Monday, November 2, 2020

Topographical data analysis to identify high-density clusters in stroke patients undergoing post-acute rehabilitation

 Whatever the hell this means.

Topographical data analysis to identify high-density clusters in stroke patients undergoing post-acute rehabilitation

Received 17 Jun 2020, Accepted 17 Oct 2020, Published online: 29 Oct 2020

Background

During acute stroke rehabilitation, the recovery of motor and cognitive function is highly variable: while some patients regain function, others do not.

Objective

Our objective was to identify data-driven subgroups of stroke patients undergoing acute rehabilitation using topological data analysis (TDA), compare TDA with K-means clustering, and to assess inter-group demographic and clinical differences among the subgroups.

Methods

This is a secondary data analysis of clinical, functional outcomes, and demographic data collected from 339 stroke patients undergoing acute rehabilitation post-stroke. We identified stroke recovery sub-groups using TDA on the point cloud, persistent homology, and finally, density clustering. We assessed inter-group differences in demographic and clinical characteristics using one-way ANOVA, Kruskal-Wallis, or χ2 tests.

Results

TDA revealed three high-density clusters among 137 subjects in the point cloud- poor-recoverers (G1(n = 34)), intermediate-recoverers (G2 (n = 88)) and good-recoverers (G3(n = 15)).
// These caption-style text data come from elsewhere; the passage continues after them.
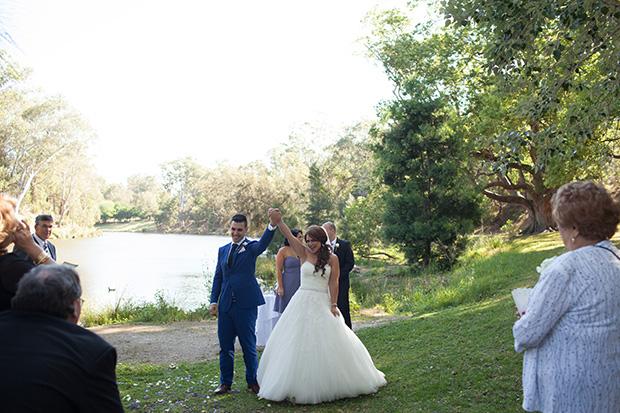 Vanessa_Eli_Lilac-Wedding_021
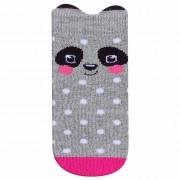 Meia Winston Fun Socks Carinho - 16 a 19
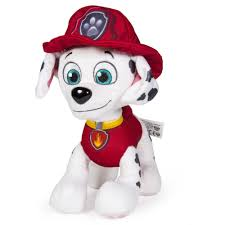 paw patrol paw patrol collection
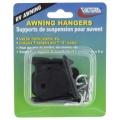Awning Hangers Pkg/7 Black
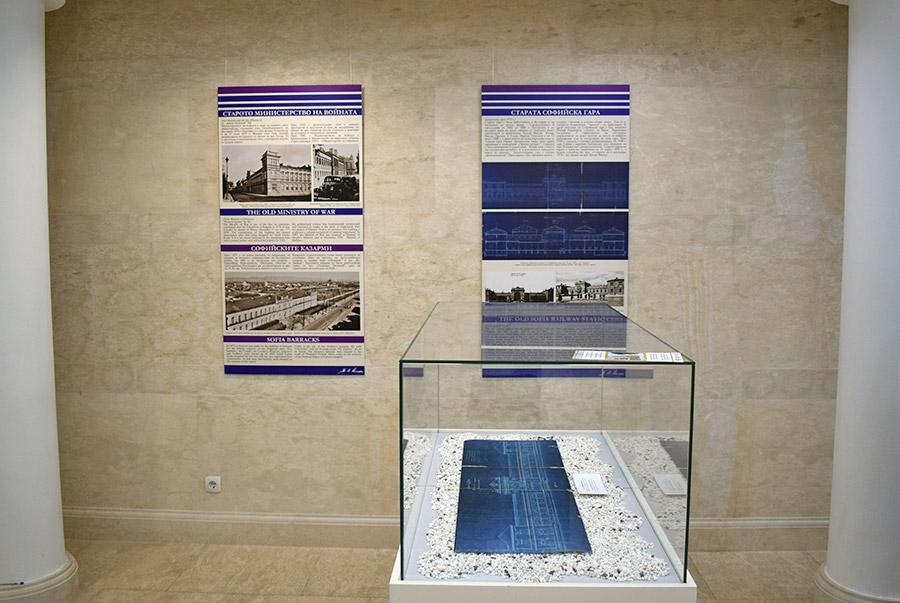Арх. Адолф Колар - изложба Регионален исторически музей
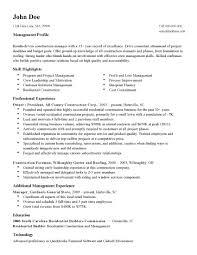 Company Secretary Resume Resume Summaries Etl Resume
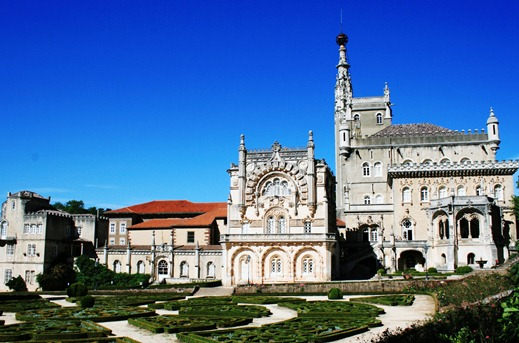 Portugal - palácio de Buçaco - Gloria Ishizaka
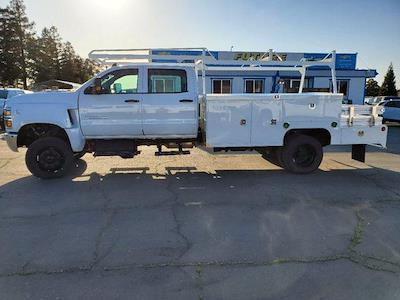 2021 Chevrolet Silverado 5500 Crew Cab DRW 4x4, Scelzi Combo Body #C41404 - photo 5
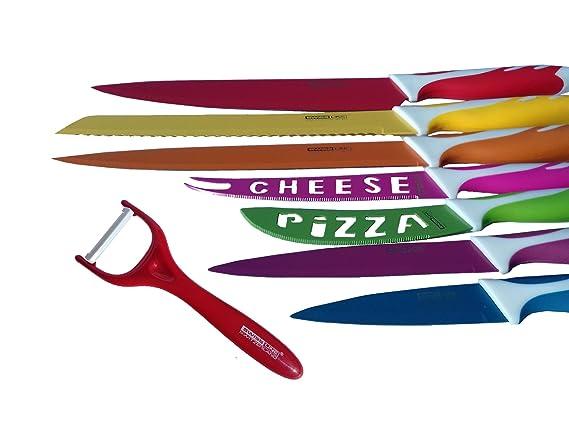 Juego de 7 cuchillos revestidos con ceràmica + Pelador ceràmico de verdura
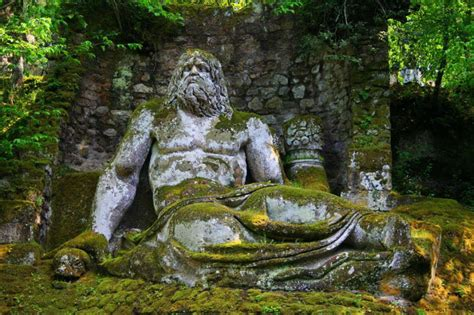 Sacred Garden by Sacred Garden Of Monsters Mega Tribune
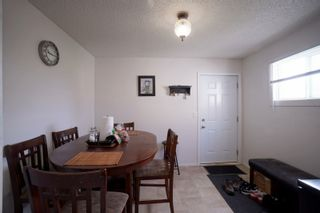 Photo 12: 18 5th Street NE in Portage la Prairie: House for sale : MLS®# 202116235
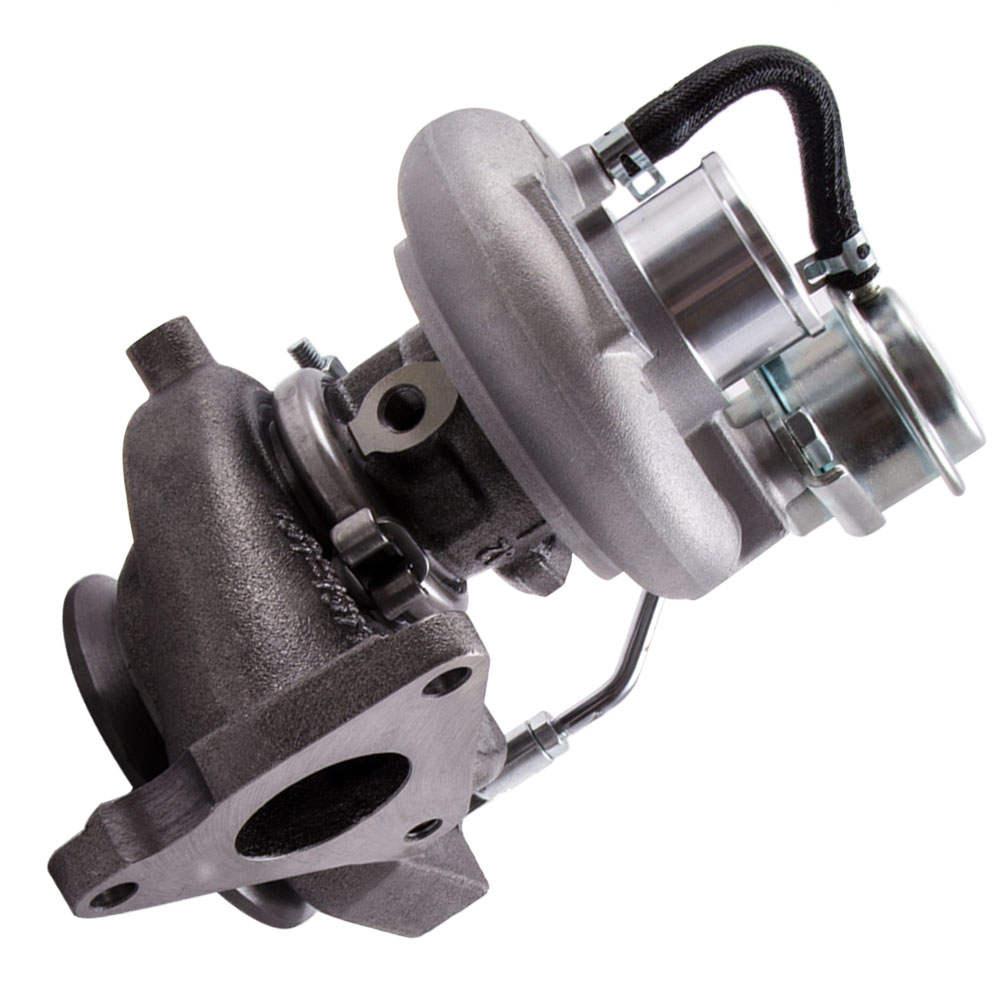 TD03 Turbo Turbocharger For Citroen Jumper Fiat Ducato Peugeot Boxer 2.2 HDI 49131-05210
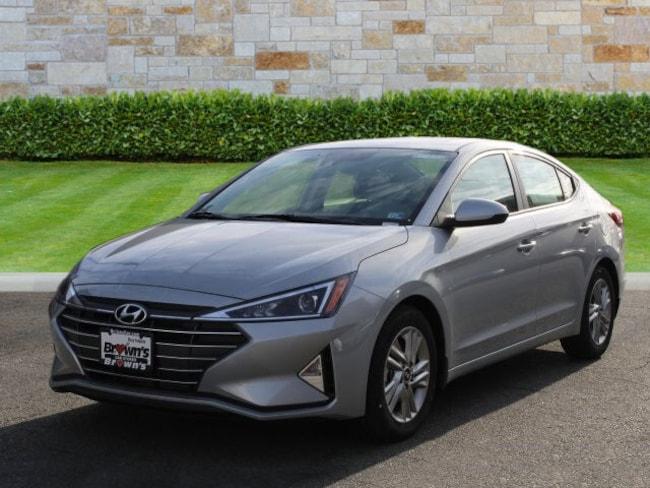 2020 Hyundai Elantra Value Edition Sedan Leesburg
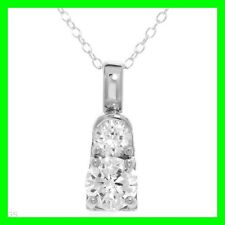 WONDERFUL NEW Necklace 3.10ctw Cubic Zirconia 925 SILVER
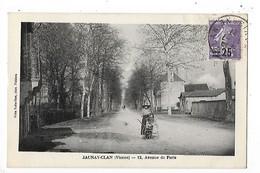JAUNAY-CLAN  (cpa 86)  12 Avenue De Paris - Timntre Semeuse Surchargé    -  L 1 - France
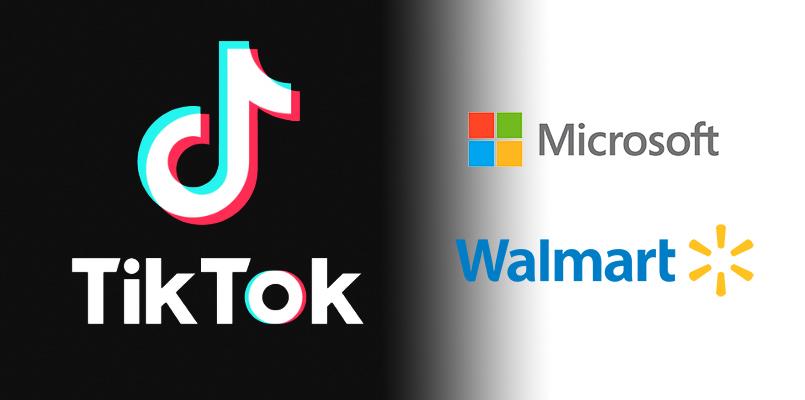 Tiktok Negocia Con Ee Uu Para Evitar Una Venta Y Las Acciones De Walmart Y Microsoft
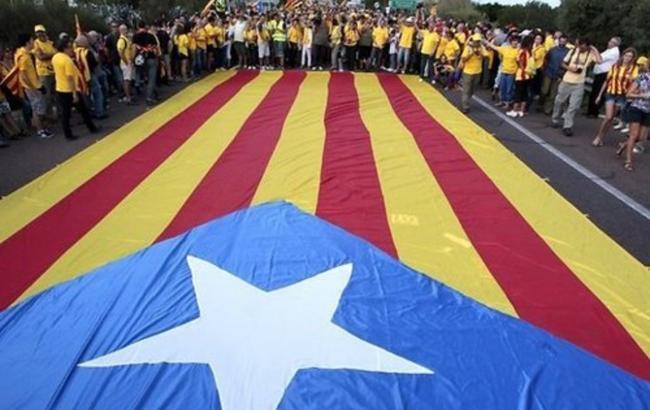 Фото:досрочные выборы в Каталонии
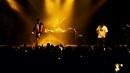 Sai Zio (Live @ Fabrique, Anteprima Tour 2014)/Club Dogo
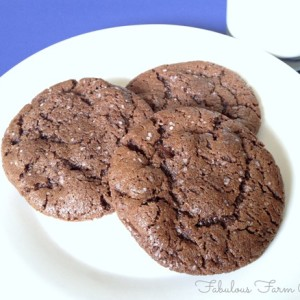Chocolate Salted Cookies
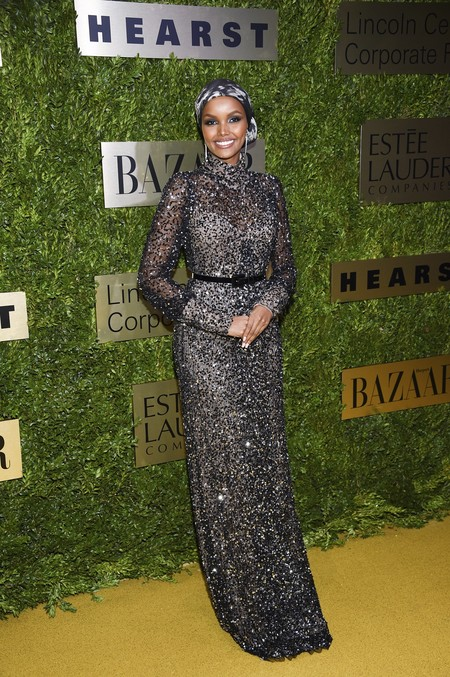 Halima Aden Lincoln Center Corporate Fund Fashion Gala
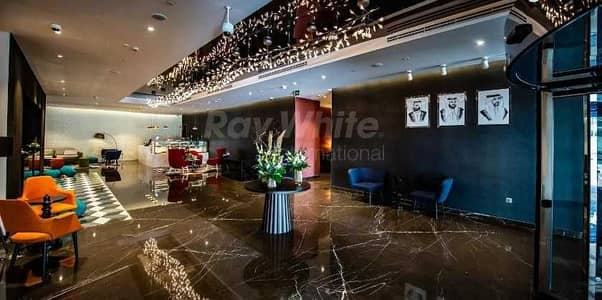 Studio for Rent in Al Sufouh, Dubai - Fully Furnished Next to Media City Studio for Rent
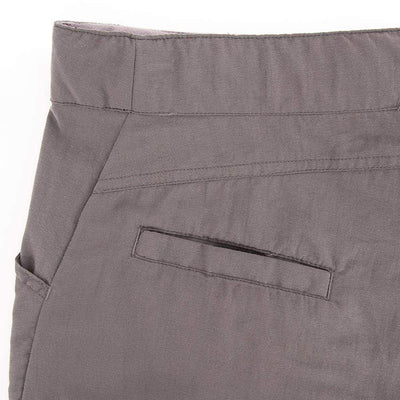 Mont Women Ioki Zip Off Pants Women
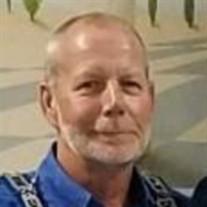 Jerry Donald Peavey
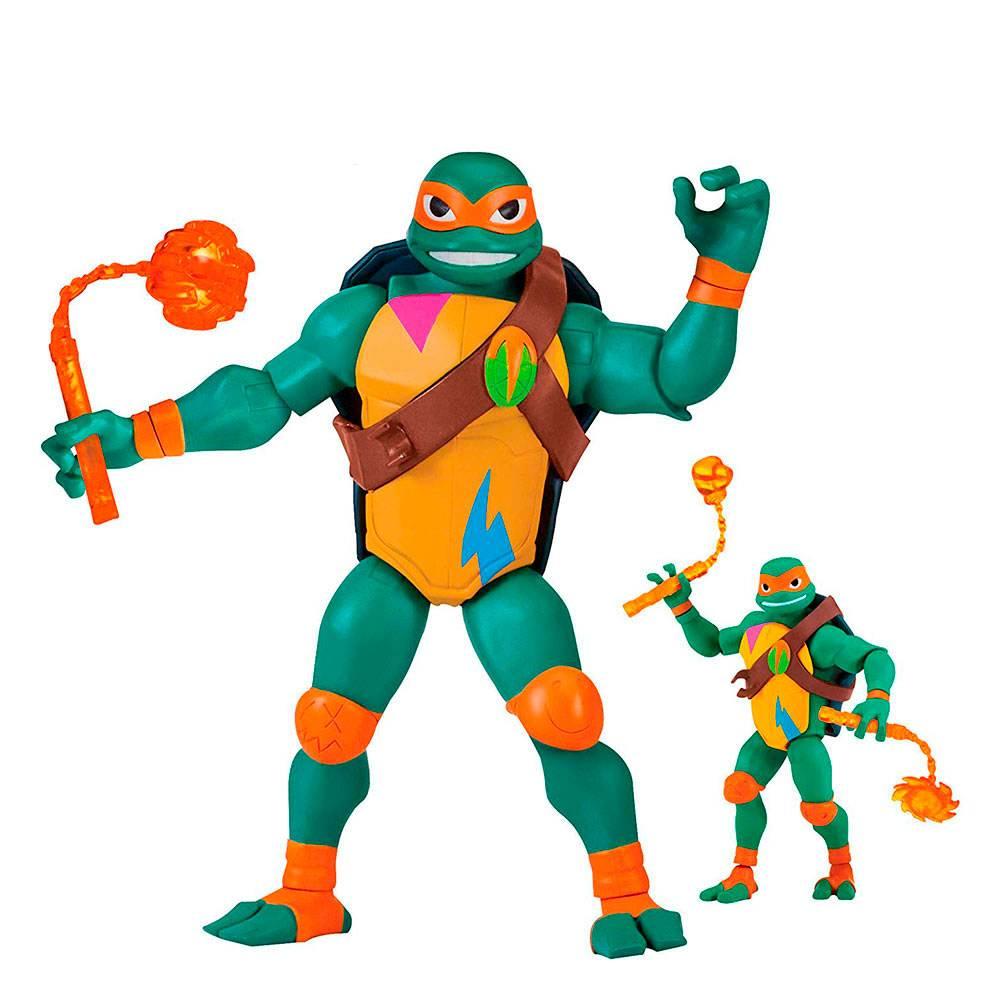 Как звучно и оригинально назвать черепаху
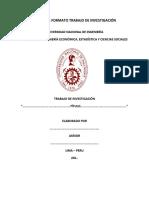 ANEXO 06 Formato de Trabajo de Investigación 2020-II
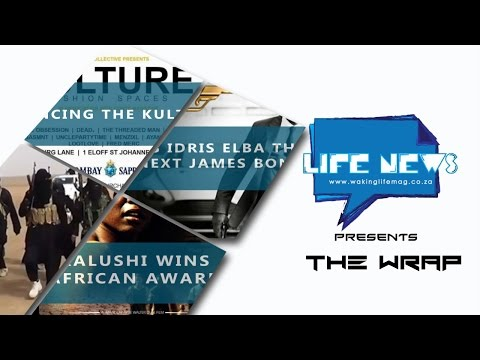 Idris Elba as James Bond, Kalushi wins African Film Award & More | The Wrap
Significant differences across clusters were observed for amantadine use (p = .009), number of stroke risk factors (p = .047), creatinine (p = .015), length of stay (p < .001), discharge destination (p < .001), FIM motor, FIM cognition, and FIM total on admission and discharge (all p < .001), and motor, cognition, and total MRFS scores (all p < .001)

Conclusion

This study revealed that in addition to functional status on admission, stroke risk factors are associated with recovery outcomes. Future studies using TDA to analyze omic data, including clinical, biological, and sociodemographic factors, will accelerate the development of personalized treatment plans in post-acute stroke rehabilitation patients.